**SOURCE DOCUMENT**
________________________________________

# what automatic would you buy?



## lollygagger (Oct 4, 2007)

hunting rifle! which one would it be? not talking about size, just curious about brand..... opinions only


----------



## GENTLE WOLF (Aug 19, 2009)

Browning BAR


----------



## Splittine (Nov 24, 2007)

Id take a bolt action 8 days a week but if I had to have an Semi-Auto it would be a BAR.


----------



## FrankwT (Jul 25, 2010)

Well I have a Mini 30 that is spot on at 100, would not be afraid at 150yds, Never FTF and a solid gun w 7.62x39 125gr SP or HP


----------



## SAWMAN (May 24, 2010)

*For Me..........*

........it would be one of the "newer" chamberings in the AR platform. 

Maybe a 25WSSM,a 338Federal,or a 308Win. There are about 30 different ones to choose from nowadays. Even one lower and several uppers. ---SAWMAN


----------



## xtopdawg386x (Dec 31, 2010)

browning bar in 30-06 or a m14


----------



## Pinksnappertrapper (Dec 7, 2007)

x100 for browning bar


----------



## kaferhaus (Oct 8, 2009)

Bar


----------



## bamaman08 (Dec 22, 2008)

I got a browning BAR 30-06 last year and LOVE it! Best purchase I have ever made :thumbup:


----------



## scubapro (Nov 27, 2010)

SAWMAN said:


> ........it would be one of the "newer" chamberings in the AR platform.
> 
> Maybe a 25WSSM,a 338Federal,or a 308Win. There are about 30 different ones to choose from nowadays. Even one lower and several uppers. ---SAWMAN


 
I'm with SAWMAN -- AR-10, 50 Beowulf, 6.5 Grendel, 6.8 SPC, etc. I can take any game in North America with the 50 Beowulf as long as I do my part...


----------



## billin (Oct 14, 2007)

*Rifle*

Bar wouldn't even consider anythingelse but i don't like black guns


----------



## Baitcaster (Oct 4, 2007)

Depends on what we're huntin' .

I too am a fan of the Mini , 

an 11-87 with rifled barrel would count - wouldn't it ? :whistling:


----------



## Hound_dog (Dec 18, 2010)

I'm down with the bolt too, BUT if u want a bad A$$ auto for hunting I would go for the BAR .270 or 30-06. Can't ever go wrong with a browning.


Just my .02


----------



## Hound_dog (Dec 18, 2010)

I'm down with the bolt too, BUT if u want a bad A$$ auto for hunting I would go for the BAR .270 or 30-06. Can't ever go wrong with a browning.


Just my .02 take it fer what it's worth


----------



## welldoya (Oct 5, 2007)

________________________________________

**ITEMS**
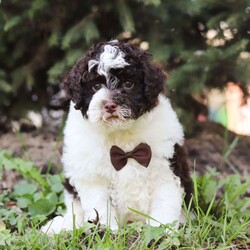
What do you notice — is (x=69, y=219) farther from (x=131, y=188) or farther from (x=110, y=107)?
(x=110, y=107)

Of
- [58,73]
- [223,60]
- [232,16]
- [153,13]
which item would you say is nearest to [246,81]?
[223,60]

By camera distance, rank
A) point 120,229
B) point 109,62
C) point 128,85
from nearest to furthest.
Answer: point 120,229 < point 109,62 < point 128,85

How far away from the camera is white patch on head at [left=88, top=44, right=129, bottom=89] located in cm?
379

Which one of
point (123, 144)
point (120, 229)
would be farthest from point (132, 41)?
point (120, 229)

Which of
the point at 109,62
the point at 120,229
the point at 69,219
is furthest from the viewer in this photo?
the point at 69,219

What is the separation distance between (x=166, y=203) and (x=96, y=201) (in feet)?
1.70

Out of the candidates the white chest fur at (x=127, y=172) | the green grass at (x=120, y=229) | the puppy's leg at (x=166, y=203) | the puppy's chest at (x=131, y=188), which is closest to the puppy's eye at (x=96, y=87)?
the white chest fur at (x=127, y=172)

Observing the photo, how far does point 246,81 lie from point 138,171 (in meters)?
2.32

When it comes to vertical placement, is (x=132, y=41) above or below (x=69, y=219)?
above

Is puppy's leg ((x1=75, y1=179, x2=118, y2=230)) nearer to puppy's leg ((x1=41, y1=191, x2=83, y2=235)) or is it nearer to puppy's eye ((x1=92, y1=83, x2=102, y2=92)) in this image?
puppy's leg ((x1=41, y1=191, x2=83, y2=235))

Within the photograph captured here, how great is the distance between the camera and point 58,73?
239 inches

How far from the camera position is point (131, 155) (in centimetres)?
402

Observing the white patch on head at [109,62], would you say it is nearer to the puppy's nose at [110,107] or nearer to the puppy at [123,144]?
the puppy at [123,144]

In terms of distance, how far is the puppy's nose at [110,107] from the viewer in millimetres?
3719
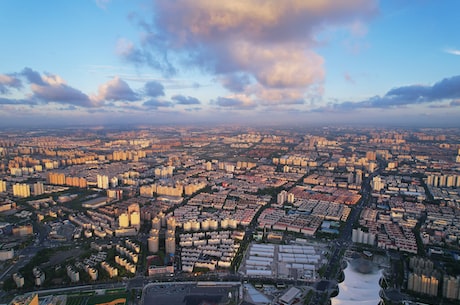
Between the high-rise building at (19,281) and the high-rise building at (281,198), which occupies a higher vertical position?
the high-rise building at (281,198)

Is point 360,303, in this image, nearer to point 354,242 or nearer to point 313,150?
point 354,242

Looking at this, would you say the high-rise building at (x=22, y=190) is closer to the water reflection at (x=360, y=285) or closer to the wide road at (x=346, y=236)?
the wide road at (x=346, y=236)

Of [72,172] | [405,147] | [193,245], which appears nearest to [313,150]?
[405,147]

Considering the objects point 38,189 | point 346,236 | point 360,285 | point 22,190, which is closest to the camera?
point 360,285

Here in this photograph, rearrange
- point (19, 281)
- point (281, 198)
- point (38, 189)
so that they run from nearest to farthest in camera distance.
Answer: point (19, 281), point (281, 198), point (38, 189)

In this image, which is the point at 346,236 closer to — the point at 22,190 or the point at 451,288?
the point at 451,288

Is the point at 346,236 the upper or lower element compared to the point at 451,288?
lower

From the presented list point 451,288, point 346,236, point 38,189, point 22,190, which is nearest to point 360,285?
point 451,288

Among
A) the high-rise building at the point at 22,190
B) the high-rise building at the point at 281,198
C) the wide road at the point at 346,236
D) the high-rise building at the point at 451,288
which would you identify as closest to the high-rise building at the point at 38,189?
the high-rise building at the point at 22,190

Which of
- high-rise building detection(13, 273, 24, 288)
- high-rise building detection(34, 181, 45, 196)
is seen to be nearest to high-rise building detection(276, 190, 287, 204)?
high-rise building detection(13, 273, 24, 288)

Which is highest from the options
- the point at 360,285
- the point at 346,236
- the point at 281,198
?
the point at 281,198

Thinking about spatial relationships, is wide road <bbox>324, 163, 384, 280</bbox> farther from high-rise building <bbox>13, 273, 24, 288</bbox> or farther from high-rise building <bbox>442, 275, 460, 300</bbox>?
high-rise building <bbox>13, 273, 24, 288</bbox>
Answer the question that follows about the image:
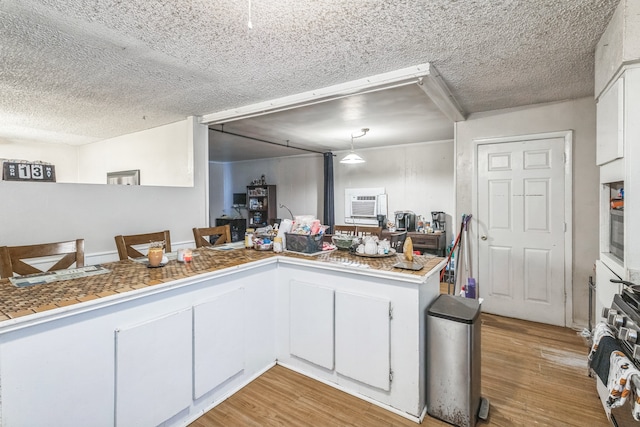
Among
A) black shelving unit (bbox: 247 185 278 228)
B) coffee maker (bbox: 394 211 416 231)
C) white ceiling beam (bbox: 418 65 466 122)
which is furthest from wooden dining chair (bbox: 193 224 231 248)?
black shelving unit (bbox: 247 185 278 228)

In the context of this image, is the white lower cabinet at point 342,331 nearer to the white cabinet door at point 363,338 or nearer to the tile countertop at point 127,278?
the white cabinet door at point 363,338

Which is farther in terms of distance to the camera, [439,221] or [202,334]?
[439,221]

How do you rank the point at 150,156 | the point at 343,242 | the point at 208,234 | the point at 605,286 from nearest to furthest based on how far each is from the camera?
1. the point at 605,286
2. the point at 343,242
3. the point at 208,234
4. the point at 150,156

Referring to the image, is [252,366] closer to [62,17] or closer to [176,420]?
[176,420]

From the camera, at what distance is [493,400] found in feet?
6.72

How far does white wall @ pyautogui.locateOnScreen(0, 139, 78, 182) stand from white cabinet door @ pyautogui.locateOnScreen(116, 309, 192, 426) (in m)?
5.70

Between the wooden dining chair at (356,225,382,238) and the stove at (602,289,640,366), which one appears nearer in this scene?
the stove at (602,289,640,366)

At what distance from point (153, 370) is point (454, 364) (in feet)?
5.37

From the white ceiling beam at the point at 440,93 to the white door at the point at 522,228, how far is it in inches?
24.7

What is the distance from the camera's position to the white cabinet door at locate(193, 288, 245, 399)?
1.82 m

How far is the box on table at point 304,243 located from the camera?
241cm

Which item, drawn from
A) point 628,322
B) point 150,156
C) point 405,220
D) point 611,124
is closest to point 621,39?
point 611,124

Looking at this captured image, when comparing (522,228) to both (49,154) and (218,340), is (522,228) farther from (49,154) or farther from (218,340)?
(49,154)

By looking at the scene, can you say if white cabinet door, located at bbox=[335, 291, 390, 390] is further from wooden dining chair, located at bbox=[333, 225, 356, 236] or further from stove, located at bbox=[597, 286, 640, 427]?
wooden dining chair, located at bbox=[333, 225, 356, 236]
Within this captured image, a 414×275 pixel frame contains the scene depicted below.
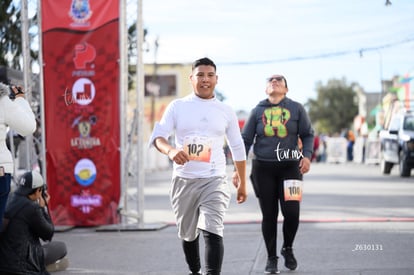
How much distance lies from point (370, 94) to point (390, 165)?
92397 mm

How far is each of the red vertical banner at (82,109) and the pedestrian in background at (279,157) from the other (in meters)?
4.46

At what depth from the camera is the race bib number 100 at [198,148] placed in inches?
264

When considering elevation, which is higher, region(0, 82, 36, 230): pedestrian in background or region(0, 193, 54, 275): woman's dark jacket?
region(0, 82, 36, 230): pedestrian in background

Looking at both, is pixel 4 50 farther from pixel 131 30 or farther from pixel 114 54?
pixel 114 54

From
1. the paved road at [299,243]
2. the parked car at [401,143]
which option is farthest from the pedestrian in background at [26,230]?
the parked car at [401,143]

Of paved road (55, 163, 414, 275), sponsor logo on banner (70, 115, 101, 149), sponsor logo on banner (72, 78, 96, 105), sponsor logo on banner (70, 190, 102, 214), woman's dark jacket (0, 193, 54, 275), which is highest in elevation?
sponsor logo on banner (72, 78, 96, 105)

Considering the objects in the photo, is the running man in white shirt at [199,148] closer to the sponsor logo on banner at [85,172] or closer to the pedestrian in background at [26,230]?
the pedestrian in background at [26,230]

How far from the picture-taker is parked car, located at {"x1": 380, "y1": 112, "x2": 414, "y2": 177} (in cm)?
2439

________________________________________

In the forum thread about automatic hunting rifles, what rifle does bamaman08 report buying last year?

A Browning BAR in 30-06.